TASK DESCRIPTION
Please copy the passage on past oak distribution word for word, from "Hindcasted projections of" to "turn-over of hybrid-species.".
begin TEXT SECTION
The magnitude of the distribution range shifts that marcescent forests have undergone in response to past climate changes is still poorly understood. We currently ignore the biogeographic trajectories that co-occurring oak species inhabiting this ecotone experienced in response to climate changes during the Late Quaternary. This is partly because most studies aimed to delineate past distributional ranges are based on fossil pollen records that provide a broad depiction of plant communities but fail to distinguish between deciduous oak species17,18. Recent approaches based on species distribution modeling (SDM) can provide new insights to advance our understanding of the biogeographic past trajectories19,20,21. This is especially important to transiently co-occurring oak species at the boundary of two biogeographic regions in Southern Europe. This study aims to elucidate the late-Quaternary dynamics of the Temperate-Mediterranean transition in southern Europe by applying correlative SDMs to hindcast the past distribution of eighth oaks (seven marcescent and one deciduous) distributed across the Iberian Peninsula as model taxa. Specifically, we:

1. (i)

Applied correlative species distribution models to identify the main climatic factors determining the current distribution ranges for each studied species;

2. (ii)

Hindcasted projections of each species’ past distribution and quantify distribution range shifts in response to climate changes;

3. (iii)

Tracked the distribution shifts of oaks distributed across the submediterranean belt in the Iberian Peninsula based on the SDM's, and compare these shifts to those observed for temperate and mediterranea oak species; and

4. (iv)

Compared current and past distributional ranges of parental species with the known occurrence of hybrids to infer ancient contact zones and the persistence or turn-over of hybrid-species.
end TEXT SECTION
begin ENTRIES PROVIDED
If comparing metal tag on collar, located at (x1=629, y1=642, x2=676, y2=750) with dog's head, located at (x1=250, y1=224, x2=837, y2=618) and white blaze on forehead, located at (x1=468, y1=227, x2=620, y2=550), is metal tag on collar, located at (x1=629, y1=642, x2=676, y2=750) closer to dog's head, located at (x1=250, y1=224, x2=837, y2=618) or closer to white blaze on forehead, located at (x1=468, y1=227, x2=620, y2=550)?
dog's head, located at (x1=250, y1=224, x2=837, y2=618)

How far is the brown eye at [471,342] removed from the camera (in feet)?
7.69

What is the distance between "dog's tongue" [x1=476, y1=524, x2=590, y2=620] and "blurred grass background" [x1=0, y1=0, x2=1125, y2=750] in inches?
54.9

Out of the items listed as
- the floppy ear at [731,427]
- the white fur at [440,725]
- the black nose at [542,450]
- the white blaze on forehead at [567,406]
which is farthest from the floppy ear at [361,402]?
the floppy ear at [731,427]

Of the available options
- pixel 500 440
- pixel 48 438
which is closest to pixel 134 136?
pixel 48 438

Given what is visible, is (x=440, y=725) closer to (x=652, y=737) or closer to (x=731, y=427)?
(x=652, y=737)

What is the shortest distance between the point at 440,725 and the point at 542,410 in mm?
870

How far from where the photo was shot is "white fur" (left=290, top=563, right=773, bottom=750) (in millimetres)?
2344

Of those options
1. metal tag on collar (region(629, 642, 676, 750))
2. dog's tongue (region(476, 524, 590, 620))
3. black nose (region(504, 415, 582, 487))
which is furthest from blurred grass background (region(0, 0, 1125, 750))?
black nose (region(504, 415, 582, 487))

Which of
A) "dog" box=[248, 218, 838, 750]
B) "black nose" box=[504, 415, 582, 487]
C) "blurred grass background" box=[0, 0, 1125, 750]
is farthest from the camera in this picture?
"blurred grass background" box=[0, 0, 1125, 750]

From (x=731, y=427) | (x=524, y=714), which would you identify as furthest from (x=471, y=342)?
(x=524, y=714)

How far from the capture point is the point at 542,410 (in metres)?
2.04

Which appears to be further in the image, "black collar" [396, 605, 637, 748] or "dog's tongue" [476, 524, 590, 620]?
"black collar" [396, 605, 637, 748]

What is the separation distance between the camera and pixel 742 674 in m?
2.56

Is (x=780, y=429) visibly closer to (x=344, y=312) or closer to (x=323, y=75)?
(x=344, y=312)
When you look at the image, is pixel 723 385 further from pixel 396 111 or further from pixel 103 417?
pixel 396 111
end ENTRIES PROVIDED
EXERCISE RESPONSE
Hindcasted projections of each species’ past distribution and quantify distribution range shifts in response to climate changes;

3. (iii)

Tracked the distribution shifts of oaks distributed across the submediterranean belt in the Iberian Peninsula based on the SDM's, and compare these shifts to those observed for temperate and mediterranea oak species; and

4. (iv)

Compared current and past distributional ranges of parental species with the known occurrence of hybrids to infer ancient contact zones and the persistence or turn-over of hybrid-species.